Assignment 1:
In the news report on Macron's visit to Lebanon, list every word Macron used to describe the kind of probe he called for.
Assignment 2:
Answer these questions from the news report on Macron's visit to Lebanon:
(a) On what day did Macron visit Lebanon?
(b) About how many people did the explosion injure?
(c) Which institution offered help to Lebanon?
Assignment 3:
Carry on the news report on Macron's visit to Lebanon, starting after its final sentence.

Reading text:
= Beginning of Section =

French President Emmanuel Macron, who visited Lebanon on Thursday, called for an international inquiry, echoing demands widely supported in Lebanon and abroad for an independent probe.
"An international, open and transparent probe is needed to prevent things from remaining hidden and doubt from creeping in," he told reporters at the end of a snap visit to the Lebanese capital.
Macron said a French military aircraft carrier was hours away from landing in Beirut with "rescue teams and investigators to take the search and the probe forward".
The cataclysmic explosion, which left an estimated 300,000 people temporarily homeless and injured around 5,000 people, struck when Lebanon was already battling rampant inflation and rising poverty.
The International Monetary Fund has offered help but Lebanon's political leaders have balked at the measures the monetary institution is requesting for a rescue package to be approved.

= End of Section =

Source material:
= Beginning of Section =

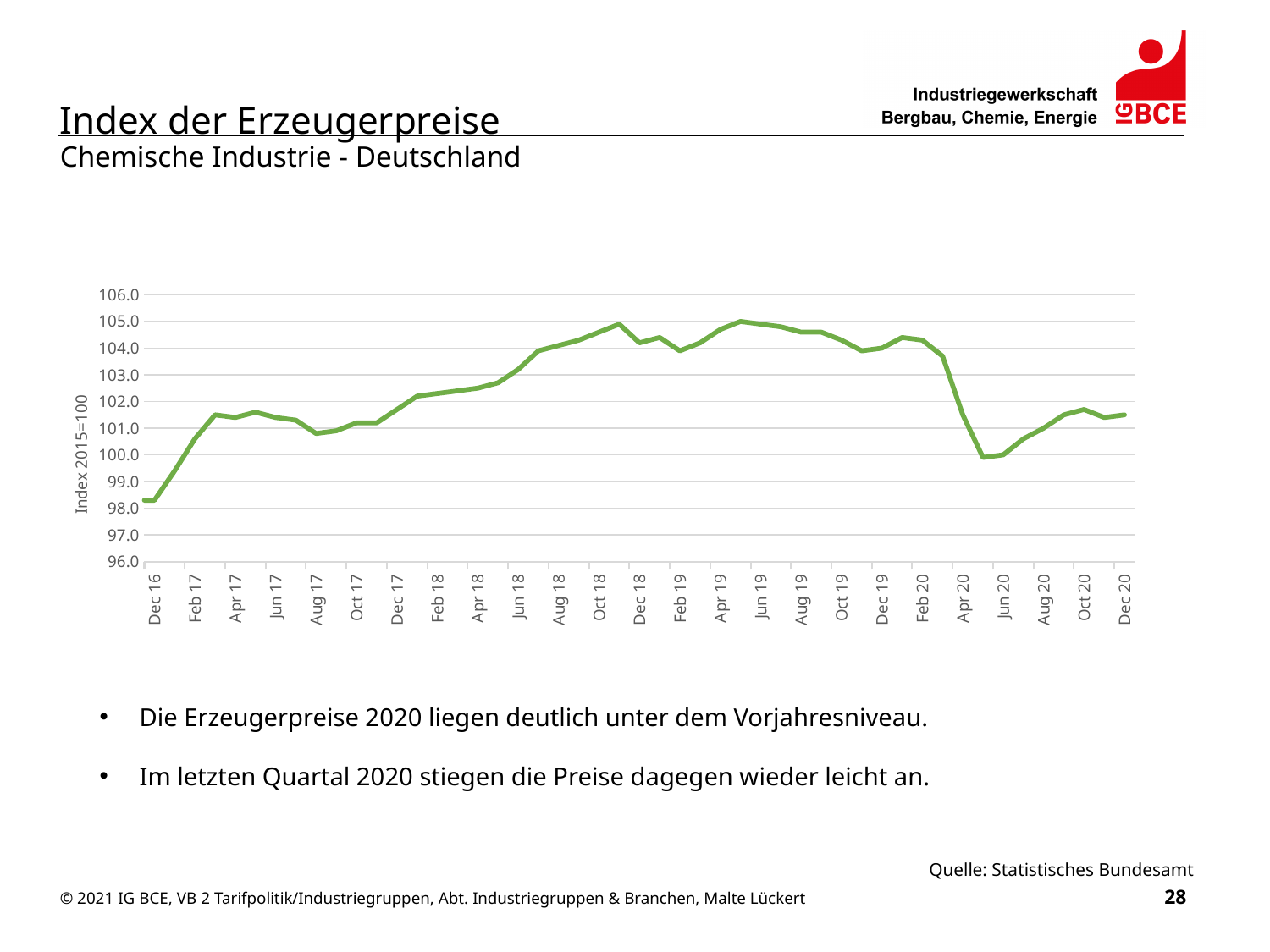
Which is larger, the value for Apr 19 or the value for Apr 20? Apr 19 Which month has the lowest index value on the chart? Dec 16 What kind of chart is shown on the slide? line chart Is the value for Dec 20 greater or less than 102.0? less What is the label of the vertical axis? Index 2015=100 Which is larger, the value for Dec 16 or the value for Dec 20? Dec 20 Is the value for Feb 17 greater or less than 101.0? less Do the values rise or fall between Feb 20 and Apr 20? fall Is the value for Apr 18 greater or less than 102.0? greater What is the subtitle under the chart title 'Index der Erzeugerpreise'? Chemische Industrie - Deutschland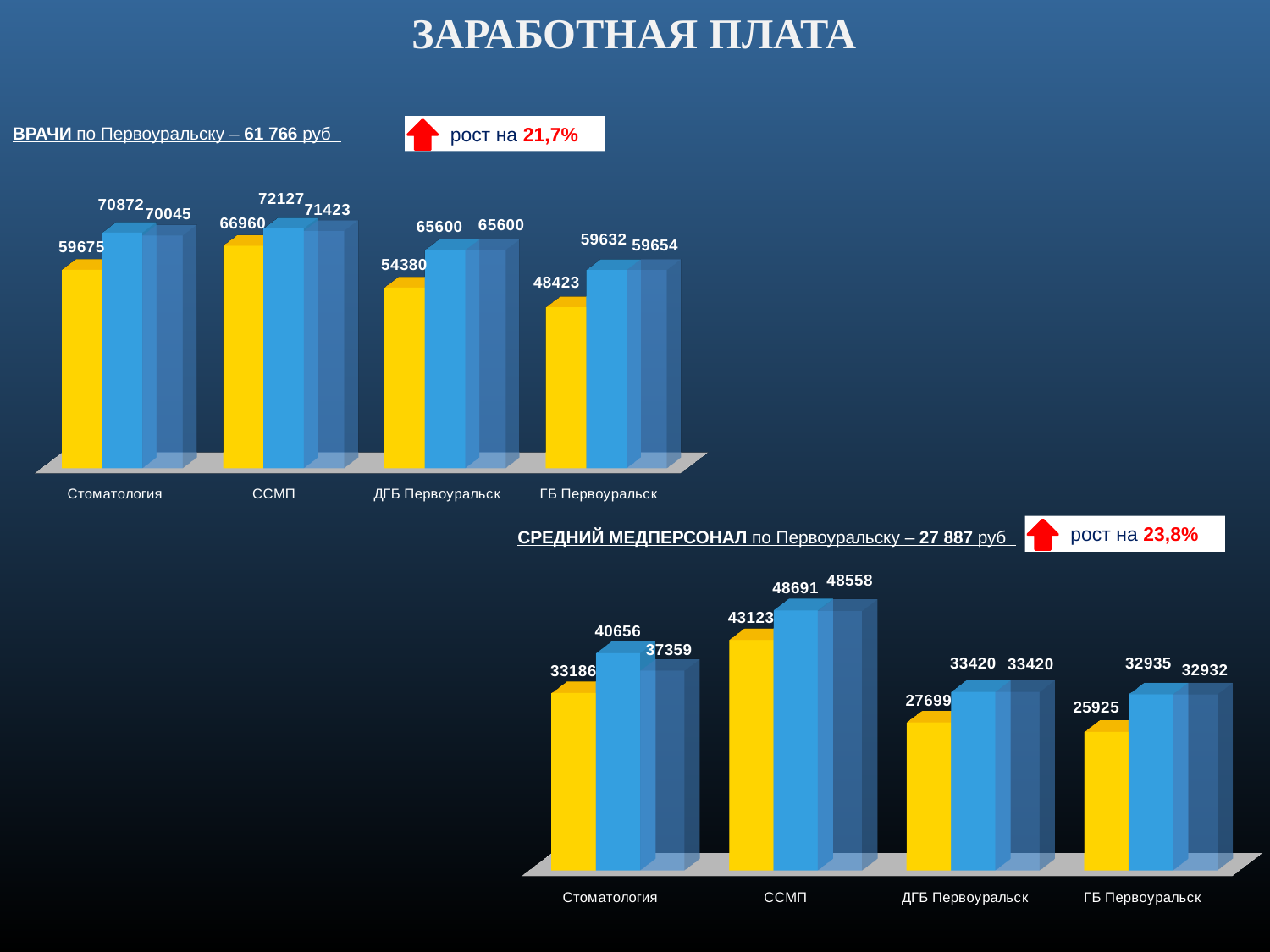
In the top chart (ВРАЧИ), what is the value of the light blue (second) bar for ССМП? 72127 In the bottom chart (СРЕДНИЙ МЕДПЕРСОНАЛ), what is the difference between the light blue (second) bar and the yellow (first) bar for ДГБ Первоуральск? 5721 In the bottom chart (СРЕДНИЙ МЕДПЕРСОНАЛ), what is the value of the yellow (first) bar for ГБ Первоуральск? 25925 In the bottom chart (СРЕДНИЙ МЕДПЕРСОНАЛ), which category has the highest light blue (second) bar? ССМП In the top chart (ВРАЧИ), how many categories are shown on the x axis? 4 What kind of chart is used for the ВРАЧИ data at the top of the slide? Bar chart In the top chart (ВРАЧИ), what is the value of the yellow (first) bar for Стоматология? 59675 In the bottom chart (СРЕДНИЙ МЕДПЕРСОНАЛ), what is the value of the dark blue (third) bar for Стоматология? 37359 In the bottom chart (СРЕДНИЙ МЕДПЕРСОНАЛ), which is larger: the yellow bar for ССМП or the yellow bar for Стоматология? ССМП How many bars are shown per category in the bottom chart (СРЕДНИЙ МЕДПЕРСОНАЛ)? 3 In the top chart (ВРАЧИ), which category has the lowest yellow (first) bar? ГБ Первоуральск In the top chart (ВРАЧИ), what is the difference between the light blue (second) bar and the yellow (first) bar for ДГБ Первоуральск? 11220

= End of Section =

Final answer 1:
International, open, transparent

Final answer 2:
(a) Thursday
(b) Around 5,000
(c) The International Monetary Fund

Final answer 3:
To help ease the crisis, an international aid conference for Lebanon would be held "in the coming days," Macron said.
He stressed that the aid raised during the conference would be chanelled "directly to the people, the relief organisations and the teams that need it on the ground".
The French president took a tough tone on the reforms he said were the only thing holding back a massive aid package that could put the ailing country back in the saddle.
Speaking of Lebanon's political leaders, Macron said: "Their responsibility is huge, that of a revamped pact with the Lebanese people in the coming weeks, that of deep change."